(Collected data entries)
┄┄┄┄┄┄┄┄┄┄┄┄┄┄┄┄┄┄┄┄

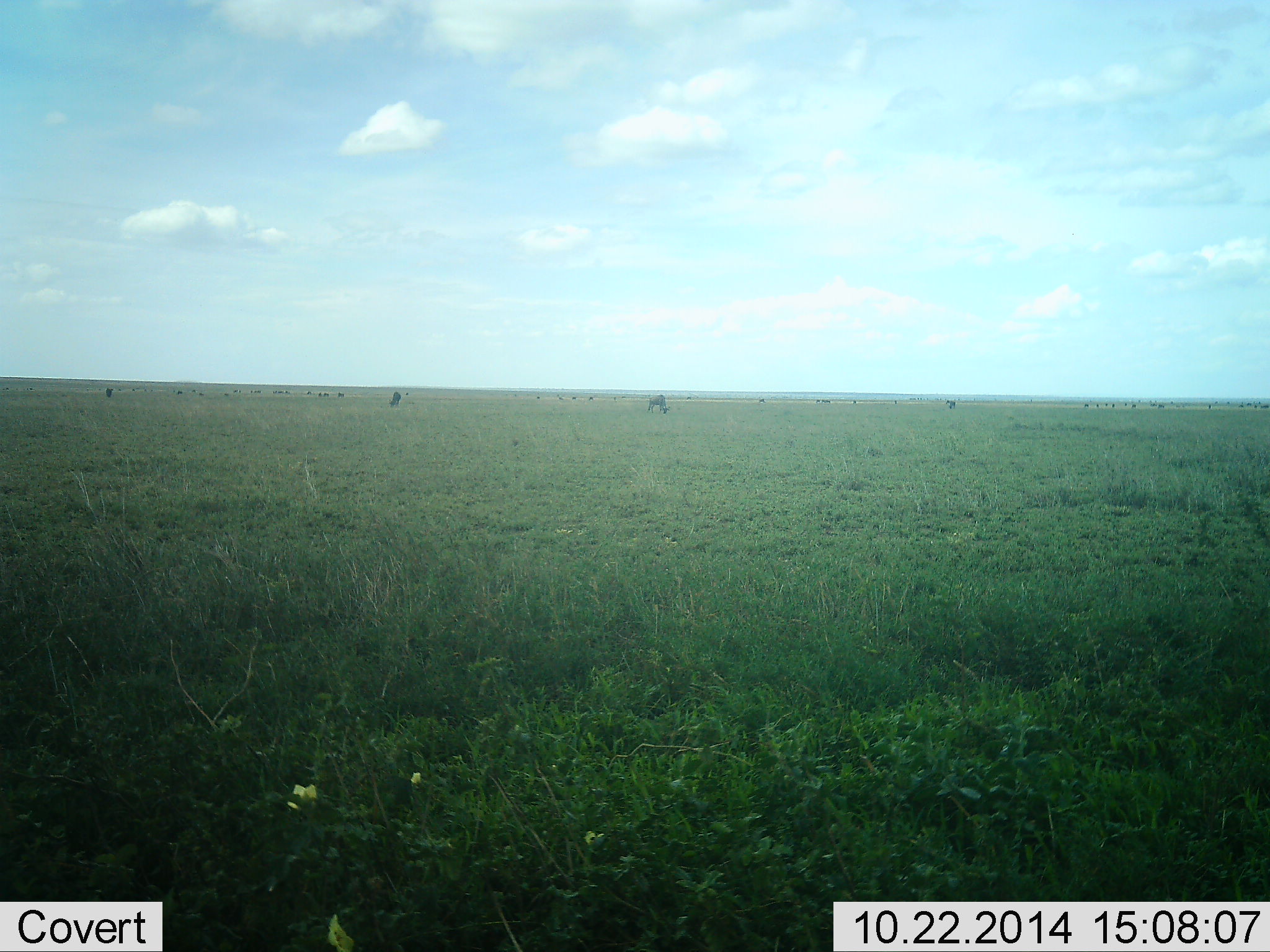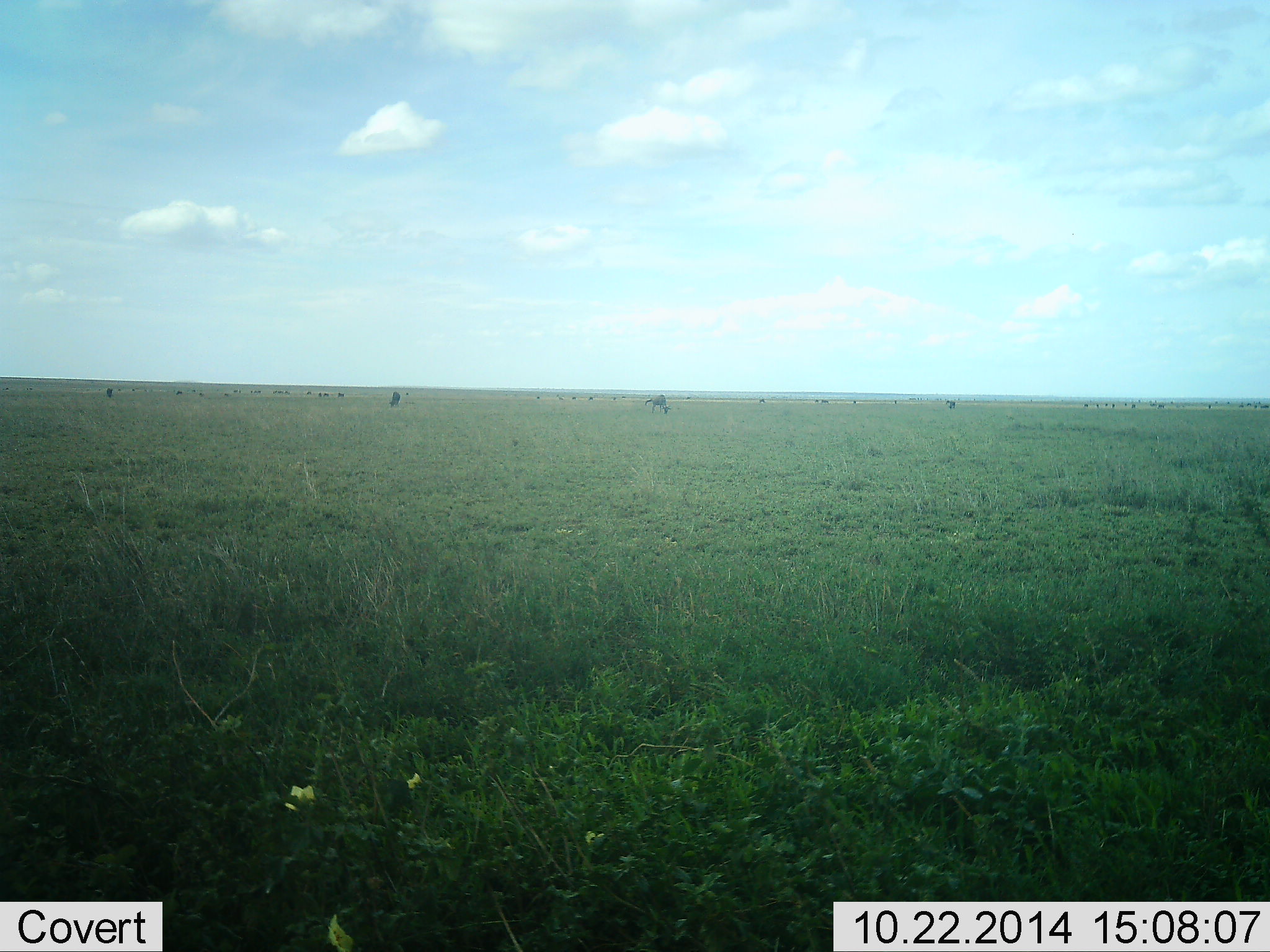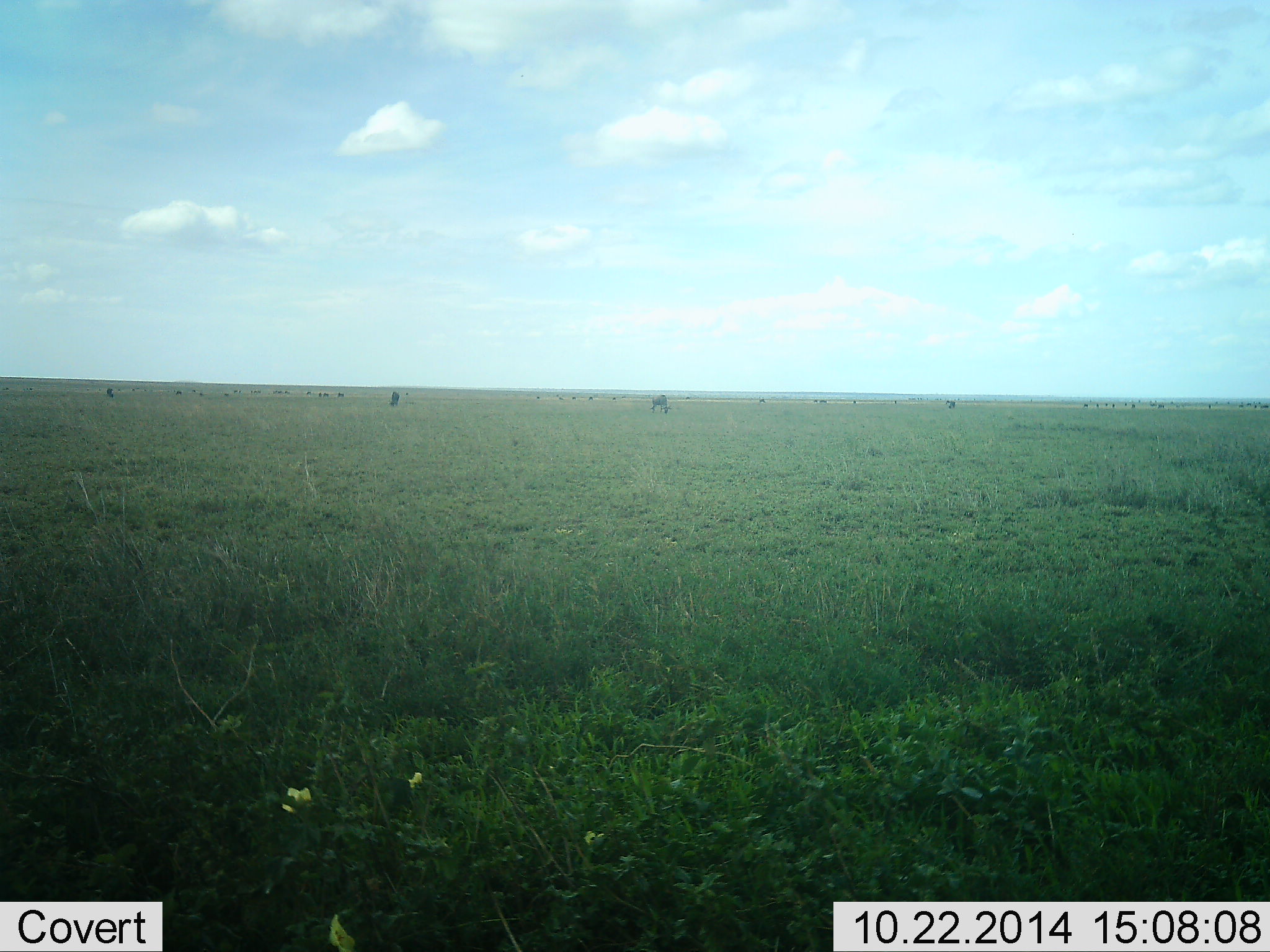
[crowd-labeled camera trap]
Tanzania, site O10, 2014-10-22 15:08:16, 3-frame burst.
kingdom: Animalia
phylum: Chordata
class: Mammalia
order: Artiodactyla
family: Bovidae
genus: Connochaetes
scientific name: Connochaetes taurinus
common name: blue wildebeest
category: wildebeest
Wildebeest (blue wildebeest) (Connochaetes taurinus), count 11-50. Behavior (volunteer vote fractions): standing 62%, resting 0%, moving 12%, interacting 0%. Young present (vote fraction): 0%. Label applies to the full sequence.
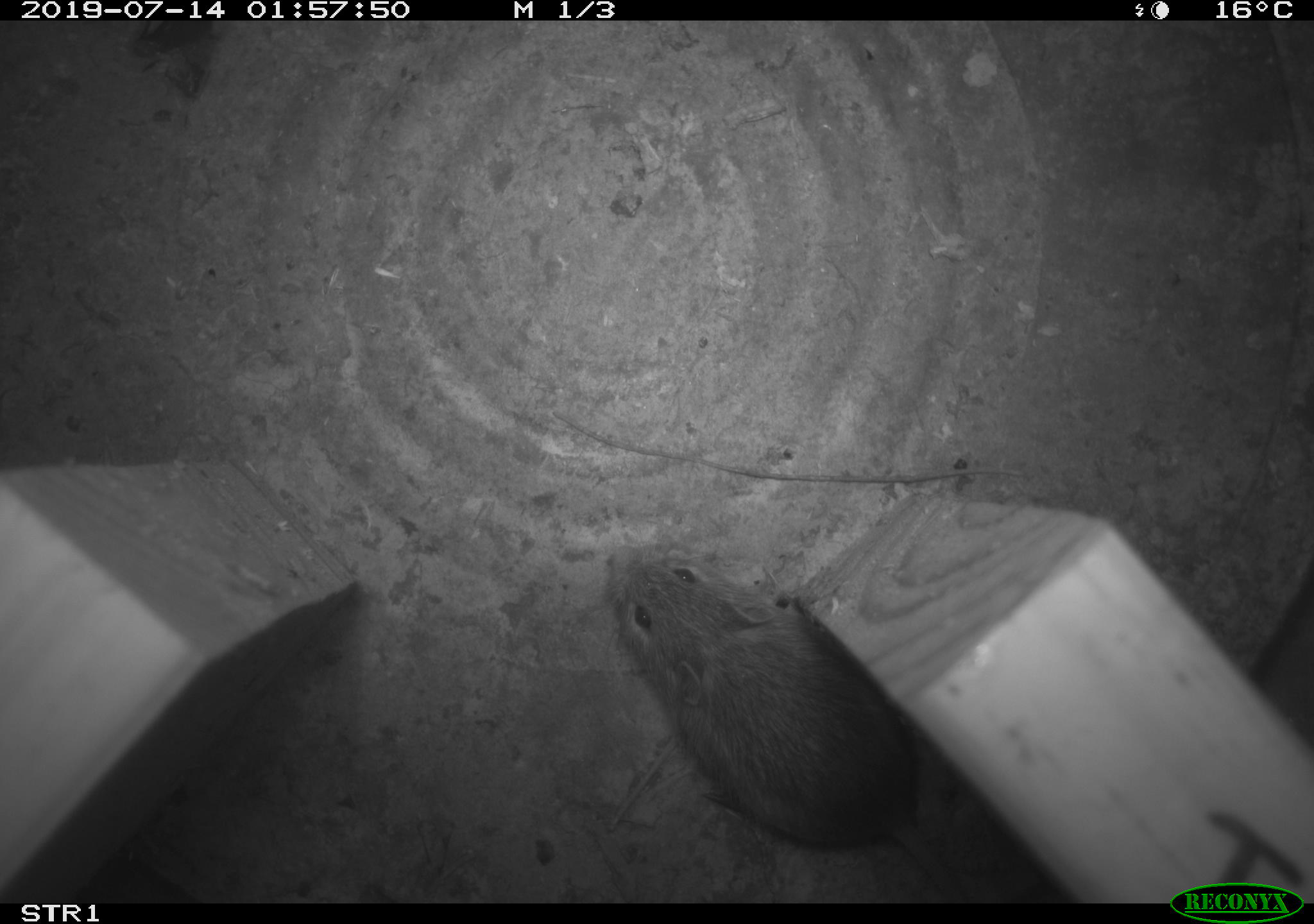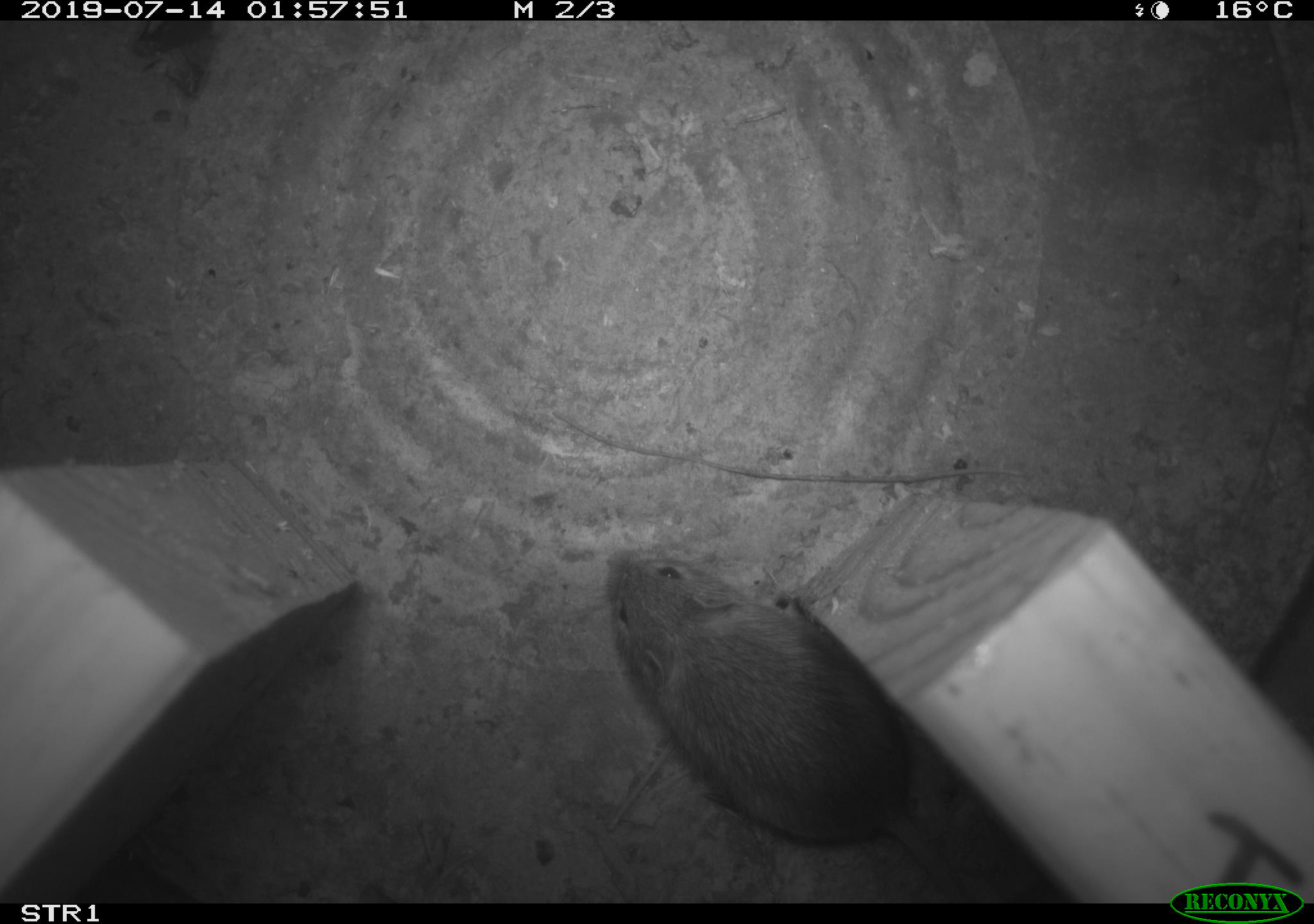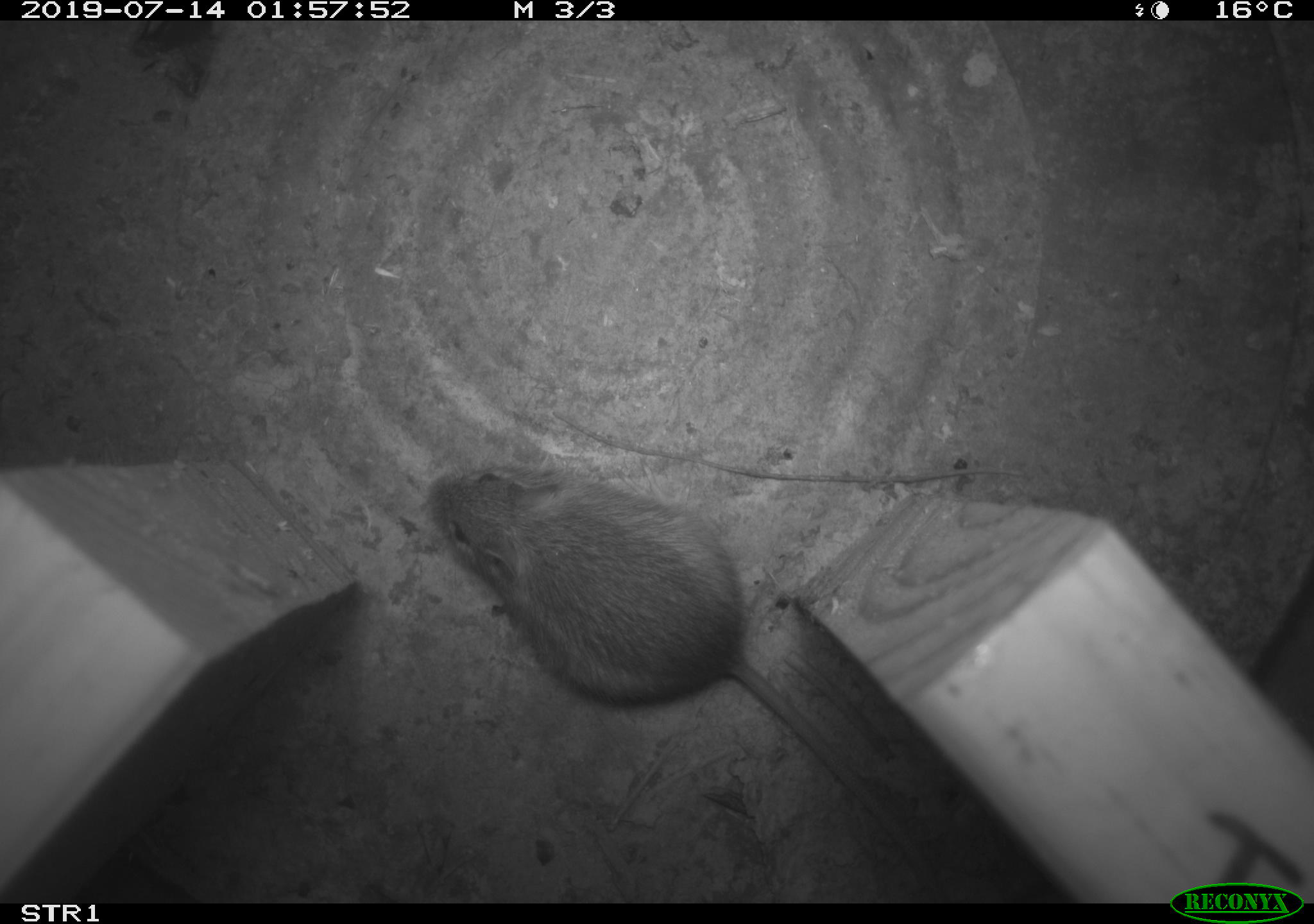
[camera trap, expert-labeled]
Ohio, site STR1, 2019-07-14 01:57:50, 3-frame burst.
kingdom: Animalia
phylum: Chordata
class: Mammalia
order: Rodentia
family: Zapodidae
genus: Napaeozapus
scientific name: Napaeozapus insignis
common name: woodland jumping mouse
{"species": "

┄┄┄┄┄┄┄┄┄┄┄┄┄┄┄┄┄┄┄┄

> _ACTION ITEM_
Return only those lines that run from the one containing "order: Rodentia" through the end of the entries, keeping each exactly as written.

> _TASK SOLUTION_
order: Rodentia
family: Zapodidae
genus: Napaeozapus
scientific name: Napaeozapus insignis
common name: woodland jumping mouse
{"species": "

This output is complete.